Variables adjusted concomitantly for all others.
Statistically significant.
Evaluations of each outcome separately are shown in Figure 2. Asian patients (HRadj 1.52 [95% CI 0.99–2.32]) and those with active disease (HRadj 1.62 [95% CI 1.22–2.14]) at the time of HCQ taper were more likely to need therapy augmentation (Figure 2A). In the HCQ discontinuation cohort, Black race/ethnicity (HRadj 1.69 [95% CI 1.05–2.71]), younger age at SLE diagnosis (HRadj 1.48 [95% CI 1.07–2.06]), and nonsmoking (HRadj 0.59 [95% CI 0.43–0.82]) were predictors of therapy augmentation (Figure 2B). Patients with baseline SLEDAI‐2K score ≥4 were less likely to have a subsequent increase in disease activity after HCQ was tapered or discontinued. We did not identify clear predictors of any separate outcome among patients who maintained HCQ (Figure 2C). No clear associations were observed between patients' characteristics and SLE‐related hospitalization, possibly because statistical power was limited due to the relatively low number of hospitalizations.
Figure 2.

Forest plot showing associations between baseline characteristics and each secondary outcome among patients: A, hydroxychloroquine (HCQ) tapering; B, HCQ discontinuation; and C, HCQ maintenance. Baseline medication use represents whether patients were taking the drug at time zero. Variables are adjusted concomitantly for all others. Omitted lines indicate that no event occurred among exposed patients. Dx = diagnosis; SLE = systemic lupus erythematosus; SLEDAI‐2K = Systemic Lupus Erythematosus Disease Activity Index 2000.

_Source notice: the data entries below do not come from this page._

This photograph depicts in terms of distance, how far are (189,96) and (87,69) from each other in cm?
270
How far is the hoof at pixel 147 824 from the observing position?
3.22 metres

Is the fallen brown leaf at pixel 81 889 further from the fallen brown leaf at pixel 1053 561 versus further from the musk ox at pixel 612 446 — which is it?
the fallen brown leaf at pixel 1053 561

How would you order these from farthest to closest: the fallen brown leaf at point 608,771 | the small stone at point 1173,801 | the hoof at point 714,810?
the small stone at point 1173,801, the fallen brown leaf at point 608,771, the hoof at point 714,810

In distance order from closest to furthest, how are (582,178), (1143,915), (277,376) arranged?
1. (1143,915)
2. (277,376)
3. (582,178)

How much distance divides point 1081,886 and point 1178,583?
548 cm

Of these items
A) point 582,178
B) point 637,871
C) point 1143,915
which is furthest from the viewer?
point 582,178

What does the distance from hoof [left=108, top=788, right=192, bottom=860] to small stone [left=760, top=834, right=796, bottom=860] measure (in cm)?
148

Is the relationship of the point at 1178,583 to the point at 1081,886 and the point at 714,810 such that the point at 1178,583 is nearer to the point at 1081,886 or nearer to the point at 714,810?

The results of sensitivity analyses where we reassigned the date that the patients tapered/stopped HCQ from the first study visit where the reduction/stop was originally recorded to a date 6 months prior (i.e., half‐way between study visits) were consistent with the primary analyses (see Supplementary Table 1, available on the Arthritis Care & Research website at http://onlinelibrary.wiley.com/doi/10.1002/acr.24548), as were the results leaving patients without hospitalization information out from the analysis (see Supplementary Table 2).
DISCUSSION
Although our study was originally motivated by the desire to better understand personalized therapy in SLE, our findings take on new importance in the current setting, where physicians and patients may face shortages of HCQ, due to interest in this drug as a potential therapy for COVID‐19. Although current evidence shows that HCQ is not effective for COVID‐19, patients in many countries, including the US, Brazil, and India, are still using HCQ to prevent or treat the infection. In addition, HCQ shortages may occur in other circumstances, such as the prolonged manufacturing shortage faced by the US in 2015 (15). Moreover, stopping HCQ by choice is not that rare; studies have shown that over 30% of patients with SLE discontinue HCQ by choice (7, 16).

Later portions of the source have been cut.